Homélie de Noël – Messe des familles
Paix sur la terre aux hommes, qu’il aime !
Les enfants connaissent le
bonheur d’être attendu et la joie plus grande encore de savoir que quelqu’un
est venu les chercher. Cette joie est à son comble lorsque l’on découvre que ce n’est pas la nounou, pourtant on l’aime bien, ce n’est pas
la grand-mère, pourtant on ne doute pas de son amour, mais c’est maman, c’est
papa.
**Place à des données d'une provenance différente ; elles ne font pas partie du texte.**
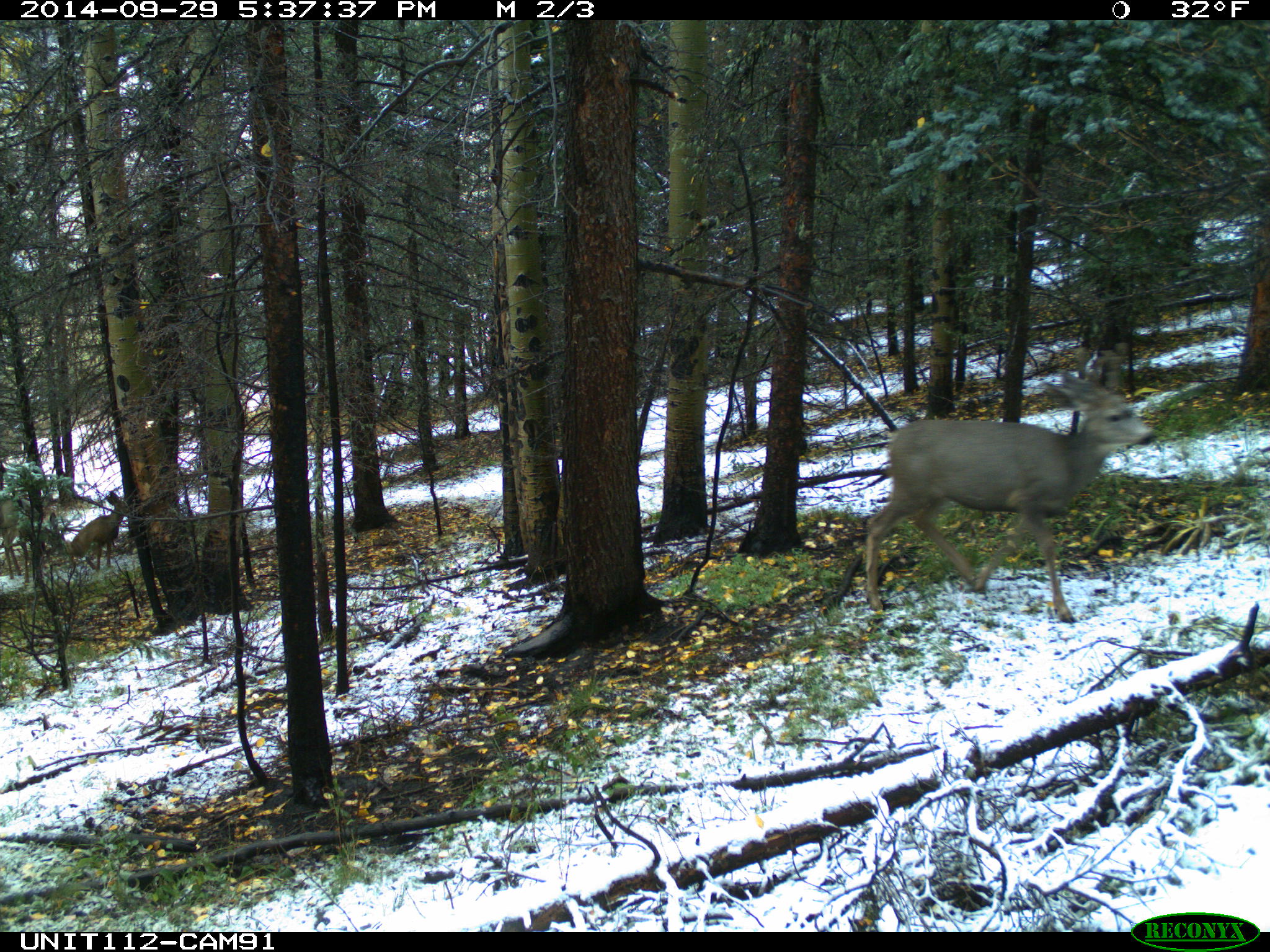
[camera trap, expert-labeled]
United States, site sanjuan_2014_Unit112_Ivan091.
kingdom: Animalia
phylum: Chordata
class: Mammalia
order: Artiodactyla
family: Cervidae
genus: Odocoileus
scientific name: Odocoileus hemionus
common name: mule deer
Odocoileus hemionus (mule deer).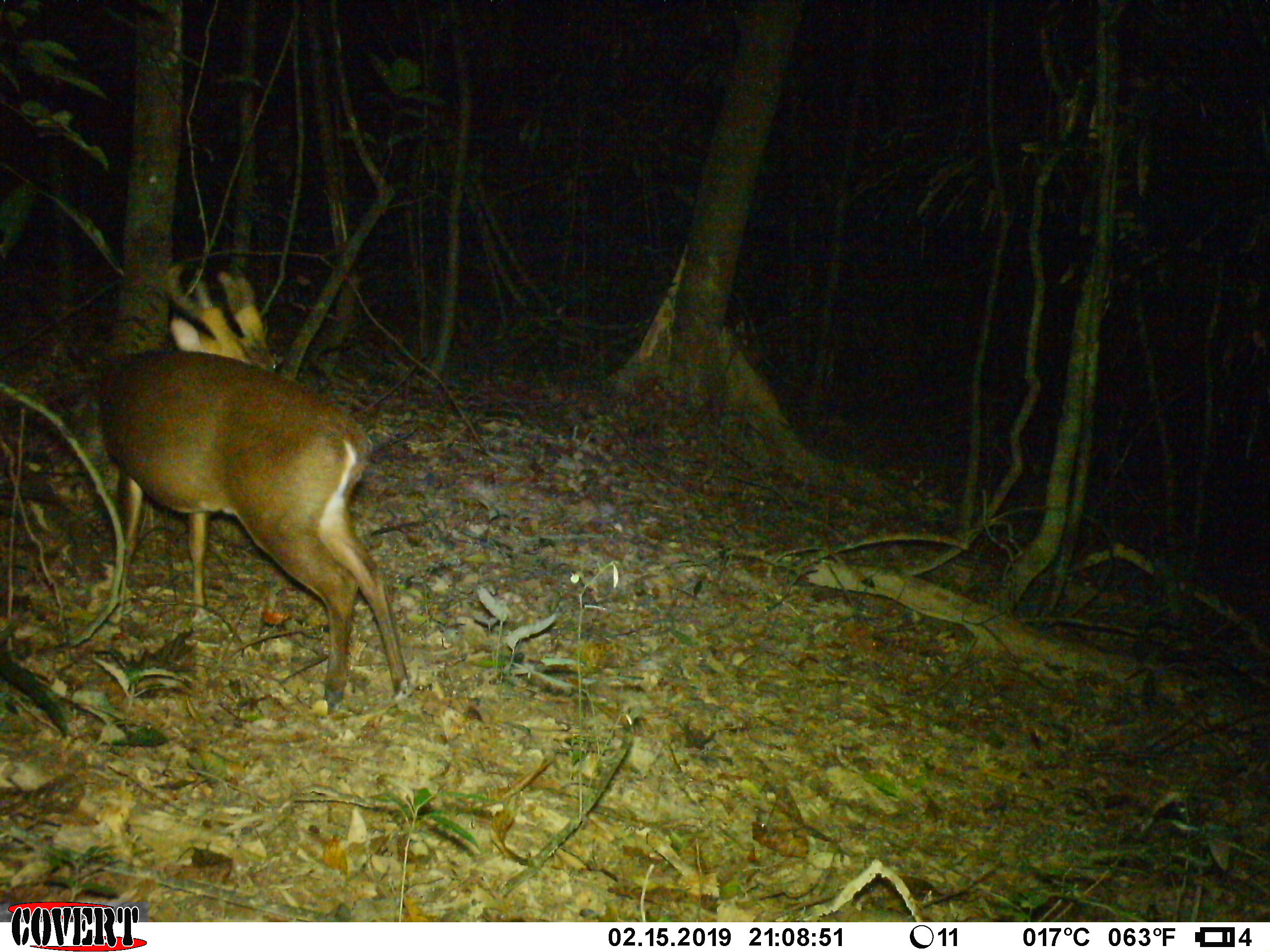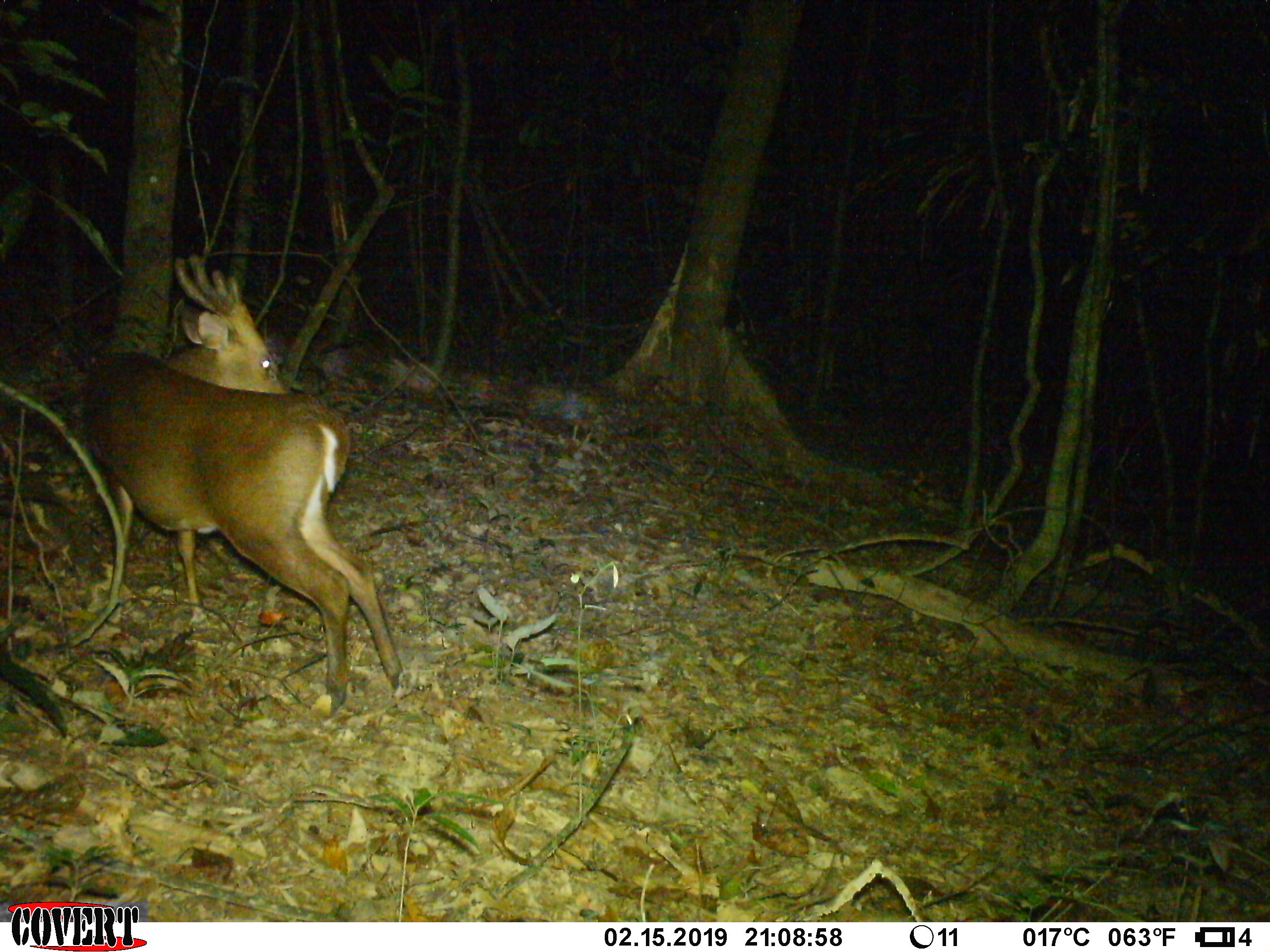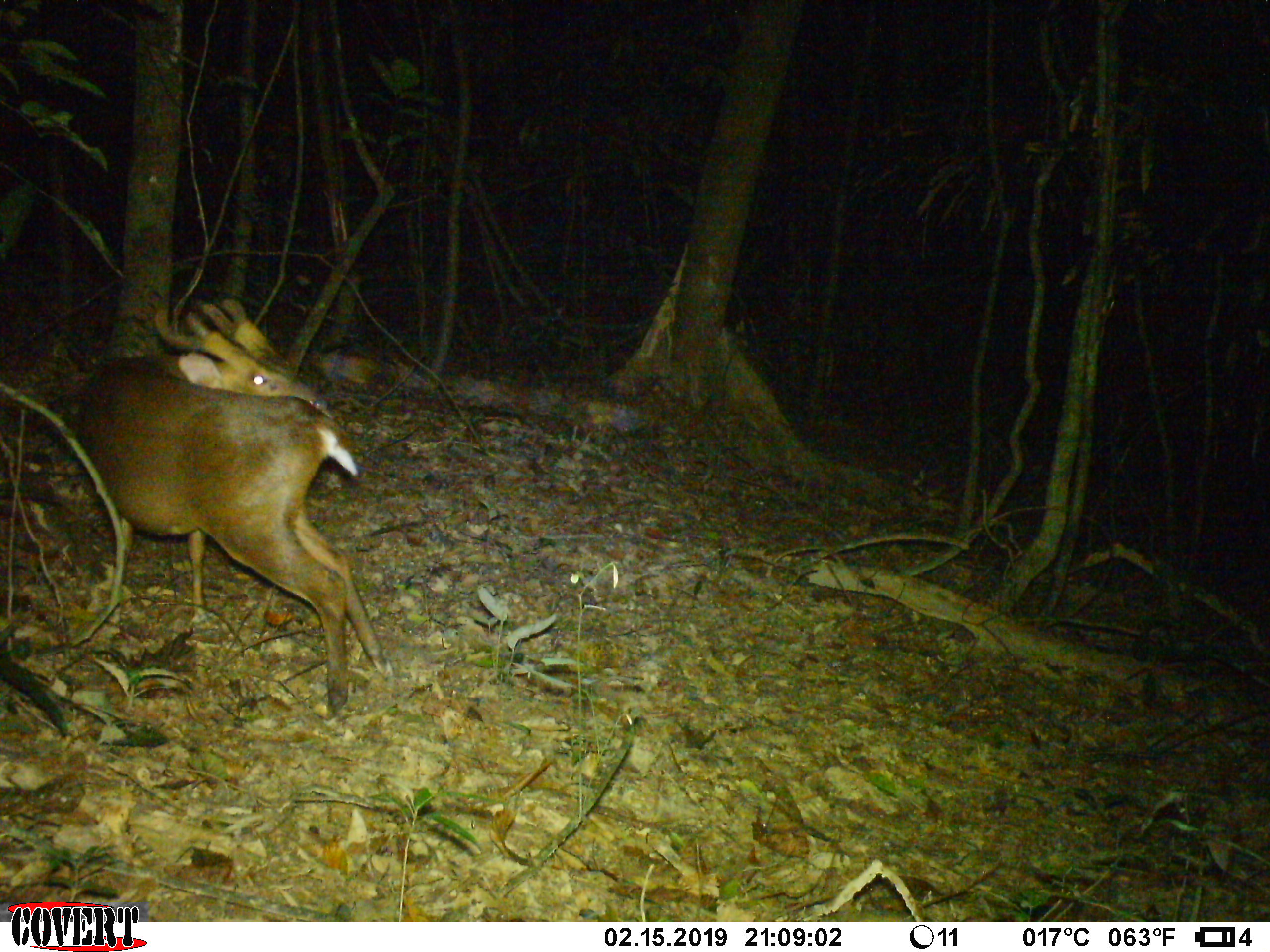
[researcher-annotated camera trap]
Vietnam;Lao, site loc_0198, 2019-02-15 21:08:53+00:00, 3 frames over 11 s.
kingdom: Animalia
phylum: Chordata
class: Mammalia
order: Artiodactyla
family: Cervidae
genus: Muntiacus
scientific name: Muntiacus vuquangensis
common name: large-antlered muntjac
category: large antlered muntjac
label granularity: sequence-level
À la sortie de l’école, à la porte du car, au bout du quai de la gare,
c’est ce trop-plein qui monte du cœur avec cette exclamation intérieure :
« ils sont venus me chercher ! » Ce petit rien apparaît alors
comme la plus grande des preuves d’amour car ils ne se sont pas contenté de
m’envoyer un signe de leur affection – comme la carte postale reçue en
milieu de séjour ou le pique-nique préparé avec délicatesse ; ils n’ont
pas non plus dépêché une personne pour me ramener à la maison – elle m’aurait à
la fois réjoui, en symbolisant leur attention pour moi, et déçu car elle ne
peut me donner ce qu’ils sont à mes yeux ; ils sont là et c’est, sans
intermédiaire ni succédané, leur présence même qu’ils m’offrent. Rien ne peut
les remplacer.
Cette joie est celle de Noël.
Dieu est là, présent. Jusque là, il n’avait pas manqué de nous dire son amour :
par la création tout d’abord, cette œuvre qui resplendit de sa bonté, puis par sa
révélation au peuple d’Israël. En effet, le soleil et la lune, la beauté d’un
soir d’été et la tendre délicatesse de la neige, l’eau donnant vie à nos corps
et le pain les fortifiant, l’affection de nos proches et la force des liens
familiaux nous manifestent tous l’amour de celui qui nous les a donnés. Comme
ces preuves de tendresse n’atteignaient pas toujours nos cœurs, il nous a aussi
dit explicitement son amour infini pour l’homme. De même que des parents
appellent leurs enfants partis loin du foyer, leur envoient des lettres et leur
écrivent des textos, le Seigneur n’a eu de cesse de nous parler. La promesse
faite à Abraham, l’Alliance établie par Moïse, la parole inspirée des prophètes
sont autant de mots d’amour.
Et voici qu’il a voulu faire
plus encore : nous être présent. Aujourd’hui,
vous est né un Sauveur. L’ange annonce aux bergers quel est l’enfant qui
vient de naître et une multitude ajoute comme en écho : Gloire à Dieu au plus haut des cieux, et paix sur la terre aux hommes
qu’il aime. Celui qui nous aime est notre paix. Cet enfant n’est pas
simplement une preuve d’amour de Dieu parmi d’autres, il est la plus grande de
ces preuves car c’est lui-même venu parmi nous. Laissons donc monter de nos
cœurs ce cri : « Il est venu me chercher ! » et, devant
lui, déposons avec confiance nos fardeaux comme on le fait entre les bras d’une
mère et au creux de l’oreille d’un père. Le bonheur de cette fête est celui de
se savoir aimé. Il est là, présent durant cette messe ; alors, dans la
paix de cette nuit, plongeons dans cet amour pour lui confier nos vies, lui
offrir nos peines, être présents à son amour et lui dire le nôtre. Tels les
bergers qui gardaient les moutons dans le froid et les ténèbres, venons à la
chaleur lumineuse de la crèche et auprès de l’enfant nouveau-né, soyons comme
des enfants prêts à tout recevoir de leur Père aimant. Là, demandons-lui de
connaître l’ampleur de son amour : en être persuadés dans notre esprit ne
suffit pas, il faut encore qu’il descende en nos cœurs et que nous soyons
envahis tout entiers de la réalité de sa présence aimante auprès de nous.
Cette nuit de paix peut alors être
le cadeau de Noël qu’il a préparé pour nous. Bien sûr, nous repartirons
affronter les multiples épreuves de la vie. Toutefois, ayant profité de la
douceur de l’Enfant Jésus et forts de l’assurance de son amour, nous y serons
guidés par une lumière nouvelle et resplendissante. Plus rien n’est pareil
quand nous savons que nous sommes aimés, d’autant que cet amour est si grand
qu’il a franchi toutes les distances pour venir nous chercher et être avec
nous. Depuis que Dieu s’est fait homme et qu’il est né parmi nous, rien n’est
trop loin de lui, aucune de nos nuits n’éteindra cette flamme, il pourra être
avec nous dans chacune de nos épreuves si, ce soir, nous lui ouvrons la porte
de nos cœurs en lui disant simplement : Jésus, je t’aime, Jésus, je sais que tu m’aimes. Amen.